Midwives say the move threatens the future of maternity services

Mark Gould

Friday, 22 July 2016

The government has sparked angry responses from nurses and trade unions with its announcement that the bursaries for student nurses and midwives are to end from next year.

They will be replaced by loans in a move which the Department of Health, in its response to consultation on the changes, says will save some £800 million a year, create more nursing posts, and help more students enter the profession.

The Royal College of Midwives (RCM) says the move will exacerbate recruitment problems. It estimates that there is a shortage of around 3,500 midwives in England alone. Because these plans are likely to make that shortage worse the RCM believes this policy to be a fundamental mistake.”
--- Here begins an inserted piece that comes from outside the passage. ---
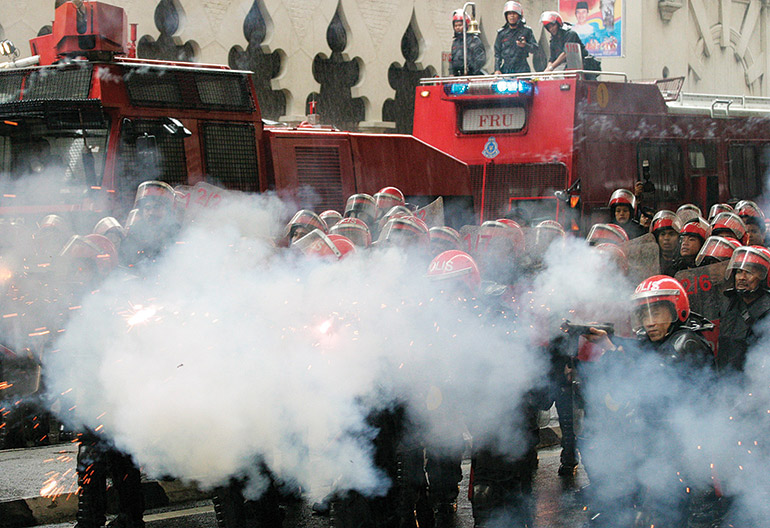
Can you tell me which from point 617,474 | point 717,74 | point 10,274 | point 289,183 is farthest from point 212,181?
point 717,74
Jon Skewes, the RCM director for policy, employment relations and communications said the college "unequivocally condemns" the plans.

"We have grave concerns for the future of maternity services and the midwifery profession in England as a result of this. Scotland, Wales and Northern Ireland have no plans to follow suit and we welcome their good sense.”

“Ministers have made minor concessions on the cost of placements and hardship, but this does not compensate for the large debts that midwifery students will experience and is not sufficient. The government has completely ignored the RCMs advice to make any loans forgivable if students then go to work in the NHS. The plans for England are likely to worsen the current shortage of midwives. Never has there been more demand for the midwifery care because of the rising birth rate."

The Royal College of Nursing (RCN) General Secretary Janet Davies said the plans were an “untested gamble”.

“Whilst our members are extremely unhappy with this model, it is positive that the government has listened to some of our concerns including the transitional bursaries for postgraduates and hardship funds, but there is still a worrying lack of clarity on clinical placements," she said.

The government has made concessions in some areas in response to lobbying by the RCN. Postgraduate students starting in 2017/18 will still receive a bursary as a transitional arrangement, while the government will also cover the cost of secondary accommodation for students on placement.

Students with children will also be given £1,000 to cover childcare costs, and there will also be an exceptional hardship fund for those in serious financial difficulty.

And Health Education England (HEE) will continue to commission the minimum number of placements for 2017/18, with universities able to create additional placements with their local trusts while having their HEE-funded placements maintained at existing levels.

Health minister Philip Dunne said: "Currently two thirds of people who apply to university to become a nurse are not offered a place - we are committed to plans to increase the number of training places for home-grown nurses, midwives and allied health professionals, with those in training getting around 25% more financial support while they study."